## Brief
In the listing below, locate the line with "Blue River and" and the line with "Solid Brass Chrome", then output both and everything between them exactly, minus any pictures.

## Data for review
▼
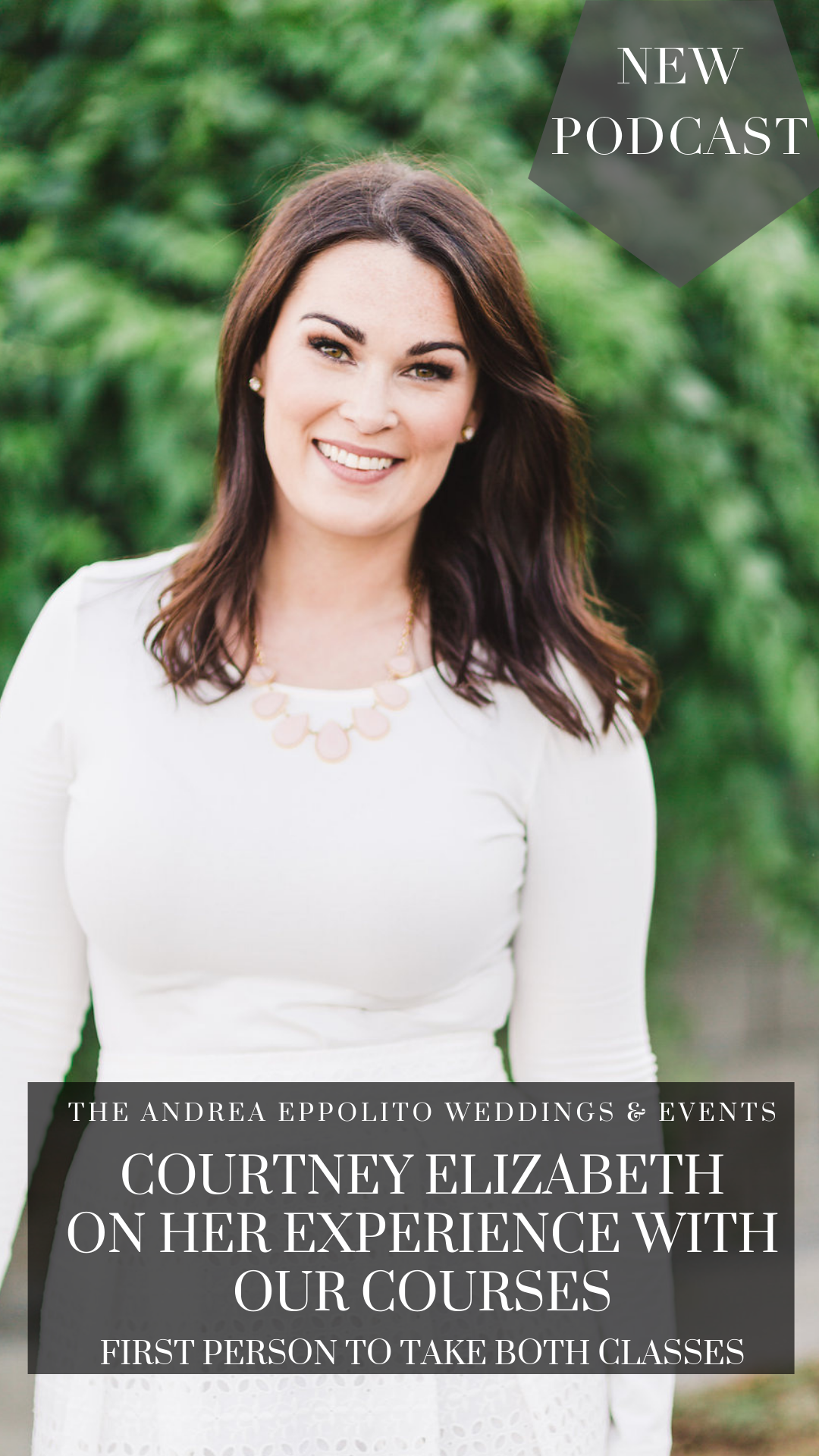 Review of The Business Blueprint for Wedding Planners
▲
▼
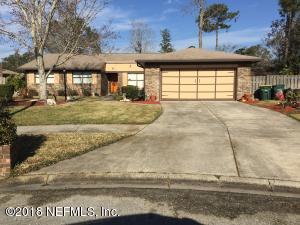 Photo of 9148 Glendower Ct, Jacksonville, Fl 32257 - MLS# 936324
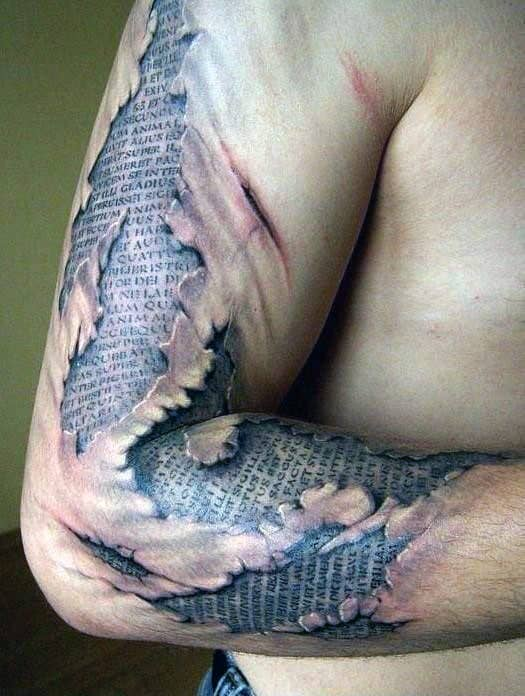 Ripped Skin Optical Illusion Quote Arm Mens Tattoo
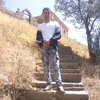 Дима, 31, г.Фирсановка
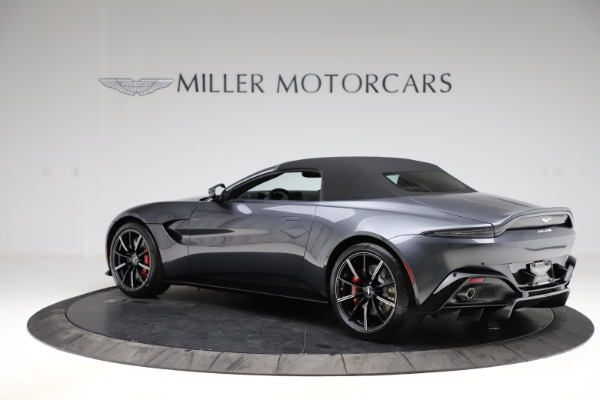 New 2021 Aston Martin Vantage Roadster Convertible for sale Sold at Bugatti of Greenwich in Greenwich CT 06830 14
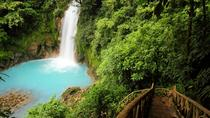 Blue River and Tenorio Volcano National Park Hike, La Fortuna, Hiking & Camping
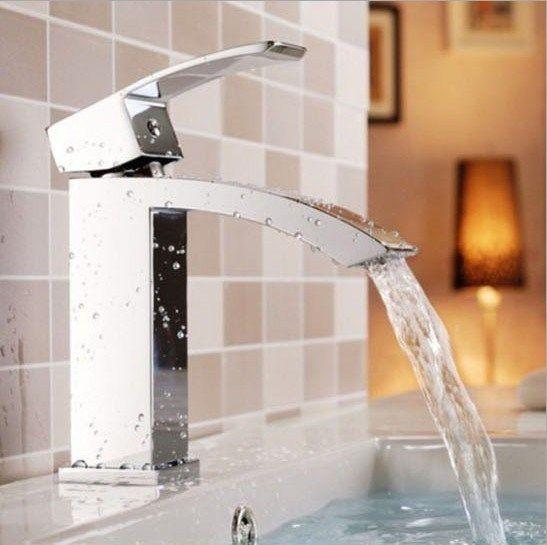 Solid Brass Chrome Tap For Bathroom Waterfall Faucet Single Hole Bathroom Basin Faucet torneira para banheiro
▲
## Written response
 Blue River and Tenorio Volcano National Park Hike, La Fortuna, Hiking & Camping
 Solid Brass Chrome Tap For Bathroom Waterfall Faucet Single Hole Bathroom Basin Faucet torneira para banheiro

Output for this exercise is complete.